§ PROBLEM TO SOLVE:
Pick up the control law derivation below from the point where it stops, and carry it forward.

Note that $e_{i1}+d_i=x_{i1}-y_0+d_i=x_{i1}-y_i^m$. It can be observed that the control law uses the measurements of the known variables $y_i^m$,$x_{i1},\cdots,x_{in_i}$.

To prove the effectiveness of the control law above,we consider the dynamics of $e_{i1},\cdots,e_{in_i}$.

By taking the derivative of $e_{i1}$,we have

\begin{align} \dot{e}_{i1}&=x_{i2}+\Delta_{i1}(\bar{x}_{i1},w_i)\nonumber \end{align} \begin{align} &=x_{i2}^*+\Delta_{i1}(e_{i1}+y_0,w_i)+e_{i2}. \end{align}

(24)

Note that $y_0$ is a constant. By defining $\bar{\Delta}_{i1}(e_{i1},z_{i1})=$ $\Delta_{i1}(e_{i1}+y_0, w_i)+e_{i2}$ with $z_{i1}= [e_{i2},w_i^{\rm T}]^{\rm T}$,the $e_{i1}$-subsystem can be rewritten in the form of

\begin{align} \dot{e}_{i1}=x_{i2}^*+\bar{\Delta}_{i1}(e_{i1},z_{i1}). \end{align}

(25)

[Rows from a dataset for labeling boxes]
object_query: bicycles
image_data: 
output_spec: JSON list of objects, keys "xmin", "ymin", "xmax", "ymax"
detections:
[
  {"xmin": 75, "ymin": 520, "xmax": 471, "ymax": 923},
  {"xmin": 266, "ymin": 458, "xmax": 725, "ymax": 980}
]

§ RIGHT ANSWER:
With $e_{i1}$ as the state and $x_{i2}^*$ as the control input, system (25) is in the form of (5). Note that $e_{i1}$ is not available for feedback. Instead, $e_{i1}+d_i=x_{i1}-y_0+d_i=x_{i1}-y_i^m$ is available.

Suppose that the $e_{i(j-1)}$-system is in the form of

\begin{align} \dot{e}_{i(j-1)}=x_{ij}^*+\bar{\Delta}_{i(j-1)}(e_{i(j-1)},z_{i(j-1)}), \end{align}

(26)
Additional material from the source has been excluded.